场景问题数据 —
---

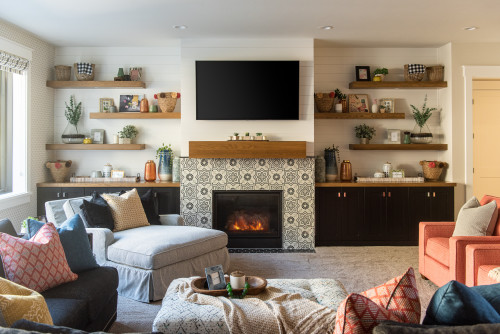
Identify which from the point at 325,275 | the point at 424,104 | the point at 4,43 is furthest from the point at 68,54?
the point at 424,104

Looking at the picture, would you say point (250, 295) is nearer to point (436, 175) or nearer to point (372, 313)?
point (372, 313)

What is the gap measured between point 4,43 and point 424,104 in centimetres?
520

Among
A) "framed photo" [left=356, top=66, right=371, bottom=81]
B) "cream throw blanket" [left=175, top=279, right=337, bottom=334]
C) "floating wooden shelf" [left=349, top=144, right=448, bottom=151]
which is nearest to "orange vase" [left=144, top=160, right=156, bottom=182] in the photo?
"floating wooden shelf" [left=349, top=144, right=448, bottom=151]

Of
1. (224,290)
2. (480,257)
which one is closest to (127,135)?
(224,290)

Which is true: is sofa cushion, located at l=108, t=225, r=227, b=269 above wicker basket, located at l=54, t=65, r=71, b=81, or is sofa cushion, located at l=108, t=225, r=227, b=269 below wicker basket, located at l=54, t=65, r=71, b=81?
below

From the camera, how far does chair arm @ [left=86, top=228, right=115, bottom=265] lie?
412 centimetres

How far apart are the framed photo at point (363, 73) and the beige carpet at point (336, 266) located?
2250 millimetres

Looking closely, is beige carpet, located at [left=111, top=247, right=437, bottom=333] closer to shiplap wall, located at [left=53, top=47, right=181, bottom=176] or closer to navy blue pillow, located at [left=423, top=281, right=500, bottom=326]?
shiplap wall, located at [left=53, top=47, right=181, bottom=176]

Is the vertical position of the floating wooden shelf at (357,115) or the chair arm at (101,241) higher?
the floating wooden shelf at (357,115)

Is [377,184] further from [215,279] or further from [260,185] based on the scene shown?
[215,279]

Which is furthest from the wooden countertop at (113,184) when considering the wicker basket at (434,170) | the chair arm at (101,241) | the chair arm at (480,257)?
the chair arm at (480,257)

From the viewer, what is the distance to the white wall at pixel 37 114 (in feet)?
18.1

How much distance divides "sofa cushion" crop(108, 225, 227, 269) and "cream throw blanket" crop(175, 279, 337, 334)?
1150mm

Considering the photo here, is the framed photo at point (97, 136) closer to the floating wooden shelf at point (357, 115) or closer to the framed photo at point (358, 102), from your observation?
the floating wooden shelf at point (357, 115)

---

把上面的全部数据重写一遍，把“sofa cushion”改名为“couch cushion”，其余内容一字不改。图片不用写出来。

Identify which from the point at 325,275 | the point at 424,104 | the point at 4,43 is furthest from the point at 68,54?
the point at 424,104

Looking at the picture, would you say point (250, 295) is nearer to point (436, 175) or nearer to point (372, 313)?
point (372, 313)

What is the gap measured between point 4,43 and point 424,104 in centimetres?
520

Among
A) "framed photo" [left=356, top=66, right=371, bottom=81]
B) "cream throw blanket" [left=175, top=279, right=337, bottom=334]
C) "floating wooden shelf" [left=349, top=144, right=448, bottom=151]
which is nearest to "orange vase" [left=144, top=160, right=156, bottom=182] in the photo?
"floating wooden shelf" [left=349, top=144, right=448, bottom=151]

Of
1. (224,290)
2. (480,257)
which one is closest to (127,135)?
(224,290)

Which is true: is couch cushion, located at l=108, t=225, r=227, b=269 above wicker basket, located at l=54, t=65, r=71, b=81, or is couch cushion, located at l=108, t=225, r=227, b=269 below wicker basket, located at l=54, t=65, r=71, b=81?
below

From the camera, how far does chair arm @ [left=86, top=228, right=115, bottom=265] lie?
412 centimetres

How far apart are the framed photo at point (363, 73) and the beige carpet at point (336, 266) located?
2250 millimetres

Looking closely, is beige carpet, located at [left=111, top=247, right=437, bottom=333] closer to shiplap wall, located at [left=53, top=47, right=181, bottom=176] or closer to navy blue pillow, located at [left=423, top=281, right=500, bottom=326]?
shiplap wall, located at [left=53, top=47, right=181, bottom=176]

Is the vertical position of the floating wooden shelf at (357,115) or the chair arm at (101,241) higher?
the floating wooden shelf at (357,115)

Is [377,184] further from [215,279] or further from [260,185] based on the scene shown?
[215,279]

Which is furthest from the wooden countertop at (113,184) when considering the wicker basket at (434,170) | the chair arm at (101,241) | the chair arm at (480,257)?
the chair arm at (480,257)

From the viewer, what is the distance to the white wall at pixel 37 114 (in feet)?
18.1

How much distance divides "couch cushion" crop(108, 225, 227, 269) and "cream throw blanket" crop(175, 279, 337, 334)?
1150mm

Considering the photo here, is the framed photo at point (97, 136) closer to the floating wooden shelf at point (357, 115) or closer to the framed photo at point (358, 102), from your observation?
the floating wooden shelf at point (357, 115)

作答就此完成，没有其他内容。